Here I'm back again with a (for me) really strange behaviour of my newest masterpiece...

This code should read a file, but it doesn't:

readCsvContents :: String -> IO ( String )
readCsvContents fileName = do
     withFile fileName ReadMode (\handle -> do
          contents <- hGetContents handle
          return contents

main = do
    contents <- readCsvContents "src\\EURUSD60.csv"
    putStrLn ("Read " ++ show (length contents) ++ " Bytes input data.")

The result is

Read 0 Bytes input data.

Now I changed the first function and added a putStrLn:

readCsvContents :: String -> IO ( String )
readCsvContents fileName = do
     withFile fileName ReadMode (\handle -> do
          contents <- hGetContents handle
          putStrLn ("hGetContents gave " ++ show (length contents) ++ " Bytes of input data.")
          return contents

and the result is

hGetContents gave 3479360 Bytes of input data.
Read 3479360 Bytes input data.

WTF ??? Well, I know, Haskell is lazy. But I didn't know I had to kick it in the butt like this.

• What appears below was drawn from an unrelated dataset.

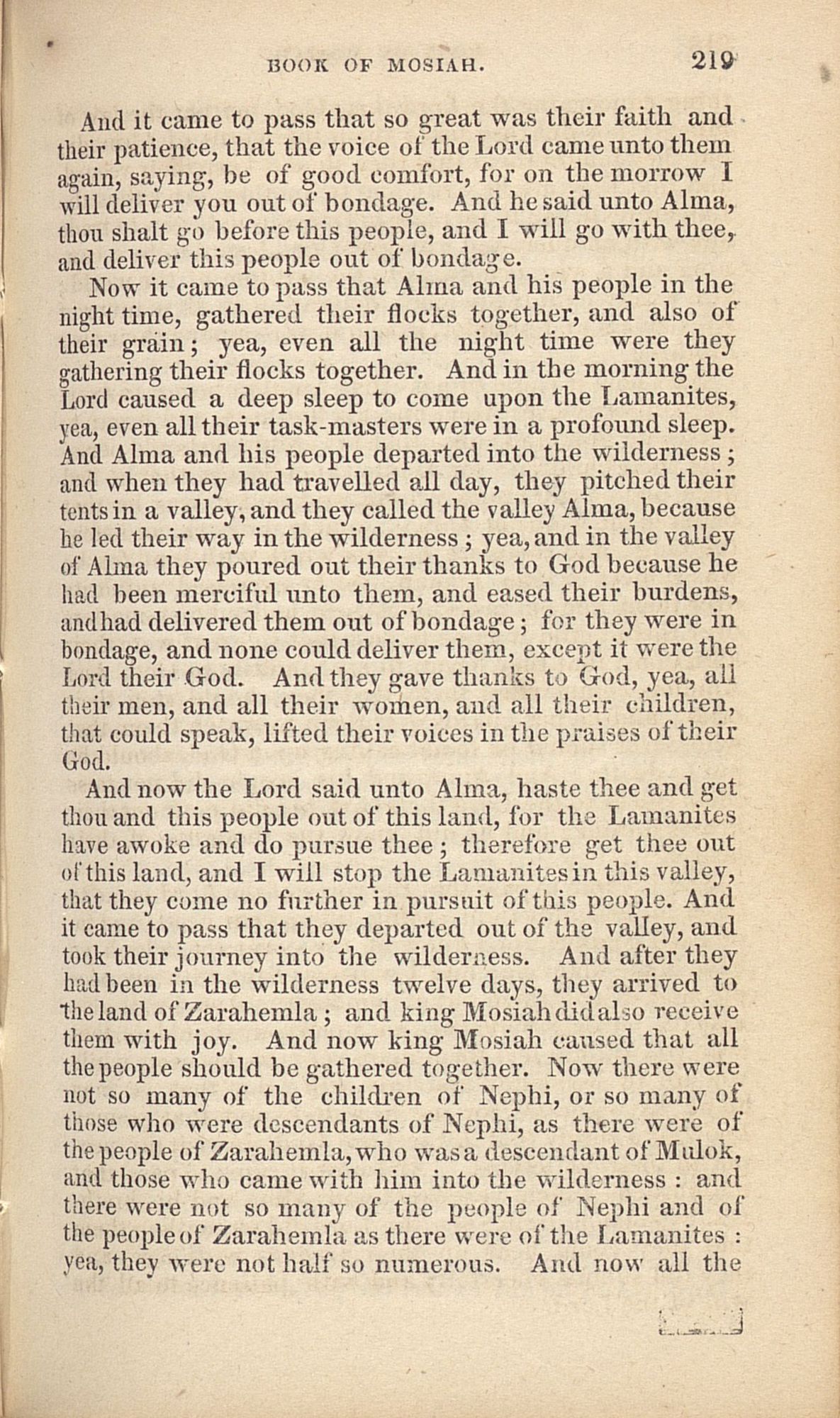 BOOK OF MOSIAH. 219

And it came to pass that so great was their faith and their patience, that the voice of the Lord came unto them again, saying, be of good comfort, for on the morrow I will deliver you out of bondage. And he said unto Alma, thou shalt go before this people, and I will go with thee, and deliver this people out of bondage.

Now it came to pass that Alma and his people in the night time, gathered their flocks together, and also of their grain; yea, even all the night time were they gathering their flocks together. And in the morning the Lord caused a deep sleep to come upon the Lamanites, yea, even all their task-masters were in a profound sleep. And Alma and his people departed into the wilderness; and when they had travelled all day, they pitched their tents in a valley, and they called the valley Alma, because he led their way in the wilderness; yea, and in the valley of Alma they poured out their thanks to God because he had been merciful unto them, and eased their burdens, and had delivered them out of bondage; for they were in bondage, and none could deliver them, except it were the Lord their God. And they gave thanks to God, yea, all their men, and all their women, and all their children, that could speak, lifted their voices in the praises of their God.

And now the Lord said unto Alma, haste thee and get thou and this people out of this land, for the Lamanites have awoke and do pursue thee; therefore get thee out of this land, and I will stop the Lamanites in this valley, that they come no further in pursuit of this people. And it came to pass that they departed out of the valley, and took their journey into the wilderness. And after they had been in the wilderness twelve days, they arrived to the land of Zarahemla; and king Mosiah did also receive them with joy. And now king Mosiah caused that all the people should be gathered together. Now there were not so many of the children of Nephi, or so many of those who were descendants of Nephi, as there were of the people of Zarahemla, who was a descendant of Mulok, and those who came with him into the wilderness: and there were not so many of the people of Nephi and of the people of Zarahemla as there were of the Lamanites: yea, they were not half so numerous. And now all the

You're right, this is a pain. Avoid using the old standard file IO module, for this reason – except to simply read an entire file that won't change, as you did; this can be done just fine with readFile.

readCsvContents :: Filepath -> IO String
readCsvContents fileName = do
   contents <- readFile fileName
   return contents

Note that, by the monad laws, this is exactly the same1 as

readCsvContents = readFile

The problem with what you tried is that the handle is closed unconditionally when the monad exits withFile, without checking whether lazy-evaluation of contents has actually forced the file reads. That is of course horrible; I would never bother to use handles myself. readFile avoids the problem by linking the closing of the handle to garbage-collection of the original result thunk; this isn't altogether nice either but often works quite well.

For proper work with file IO, check out either the conduit or pipes library. The former focuses a bit more on performance, the latter more on elegance (but really, the difference isn't that big).

1And your first try is the same as readCsvContents fn = withFile fn ReadMode hGetContents.